Living Through the Lens Of Loss
Usually, my goal in writing on various subjects in Desert Health® is to mentor, teach, and provide support. This article on loss is coming from a unique perspective, more of a personal view, since my mother passed away April 15 of this year.
As I walk through the steps of grief and loss, my hope is that you, the reader, know that my journey is our journey which makes this editorial all the more bittersweet.
Even though one expects the inevitable, it is a difficult transition from death back to life. People who offered, “Oh, she lived a long life,” or “When it’s our time, it’s our time” meant well, but it just hit home that no matter what is voiced, there are rare times when words suffice to comfort or console. Grief and loss are such a personal journey, and navigating the loss can be rocky at best. Still, when words miss the mark, close relationships are key in providing a safe space to “just be you” while reflecting, remembering and missing.

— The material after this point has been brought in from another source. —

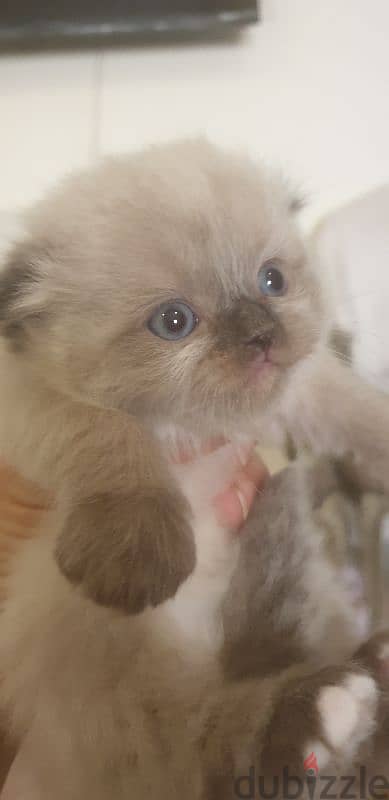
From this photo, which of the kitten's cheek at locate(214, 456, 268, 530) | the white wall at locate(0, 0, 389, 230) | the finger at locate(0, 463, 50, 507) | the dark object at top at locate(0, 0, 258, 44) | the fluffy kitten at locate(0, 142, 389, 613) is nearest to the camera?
the fluffy kitten at locate(0, 142, 389, 613)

The following are a few thoughts for you, dear readers, as I move through this process myself:
Give yourself time. Rushing back into usual daily life and enveloping yourself in busy mode can prohibit one from declaring that “this is my time to grieve this loss.” In the book, The Jewish Way in Death and Mourning, Rabbi Maurice Lamm speaks about specified times for grieving. In Judaism, the first week is called shiva (Sheva in Hebrew means seven). During that week, the mourner is given guidelines on the modicum of behavior. At the funeral service, a garment of clothing is torn, giving the mourner “emotional permission” to cry out and to grieve in any way that is appropriate for the mourner. After sitting shiva then follows “shloshim,” or thirty days. After that, one year and then the “yartzeit” or annual anniversary of the death with respect paid to the deceased with a light that stays on for that month of the death each year thereafter in the synagogue.
Feel ALL your feelings. No relationship is perfect and many end imperfectly and unresolved. The answer is then to feel what you feel when you feel it, and to think in the same manner. The path towards resolution is to admit that you are as perfectly imperfect as your loved one was, which can lessen expectations. Picture an ocean wave. That ebb and flow are our thoughts and memories. Let them flow.
Gratitude and appreciation. Realize that through the haze of grief and loss you can allow yourself time to develop a sense of gratitude and appreciation for lessons learned from that relationship, as your life moves on without that special presence in it.
So, Mom, this article is dedicated to you. We had quite a ride and my legacy will be to impart your strength, courage, optimism, and no-nonsense wisdom to my loved ones, family, and community. That way, you’ll live in my heart forever.